Our default stack is TypeScript on Node 20, the official @modelcontextprotocol/sdk, Fastify behind an OAuth 2.1 proxy, observability through OpenTelemetry, and Postgres for the audit log. For Python-heavy data shops we run the official mcp Python SDK on uvicorn with the same auth and observability tier. Both ship as a single container, deploy to Kubernetes or Cloud Run, and expose health and metrics endpoints out of the box.

Where MCP is going

Through 2026 the protocol is converging on a few practical extensions: streaming tool responses, structured progress reporting, capability negotiation for cost-aware agents, and a stable identity propagation story so that downstream systems can attribute actions to the human behind the agent.

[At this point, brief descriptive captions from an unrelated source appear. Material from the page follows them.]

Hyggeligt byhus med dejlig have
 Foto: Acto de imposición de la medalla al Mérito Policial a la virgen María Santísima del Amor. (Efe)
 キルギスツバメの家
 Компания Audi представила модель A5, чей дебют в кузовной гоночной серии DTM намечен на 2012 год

The teams who get the foundations right today — auth, scopes, sandboxing, observability — get those upgrades almost for free.

Frequently asked questions

Direct answers to questions readers and AI assistants commonly ask about this topic.

What is the Model Context Protocol (MCP)?+

The Model Context Protocol is an open standard, introduced by Anthropic in November 2024, for connecting LLM applications to external tools and data through a typed, JSON-RPC interface. It has since been adopted by OpenAI, Google and the major IDEs.

Do I need to build my own MCP server?+

Only if you have internal tools, data or workflows that no off-the-shelf connector covers, or if your security posture requires you to own the boundary between LLMs and your systems. For public SaaS data, prefer the official connector if one exists.

How is MCP different from OpenAI function calling?+

Function calling is an API feature of a single model provider. MCP is a vendor-neutral protocol: one server, many clients (Claude, ChatGPT, Cursor, custom agents). It also defines resources and prompts, not just tool calls.

Is MCP safe for production?+

MCP is a transport protocol; safety is a property of your implementation. With OAuth 2.1, scoped tokens, sandboxed execution and complete audit logging, MCP servers are running in production at fintechs, healthcare platforms and SaaS companies today.

What language should I write an MCP server in?+

TypeScript and Python both have official SDKs and roughly equal capability. Pick the language closest to the systems you are integrating: TypeScript for web platforms, Python for data and ML pipelines.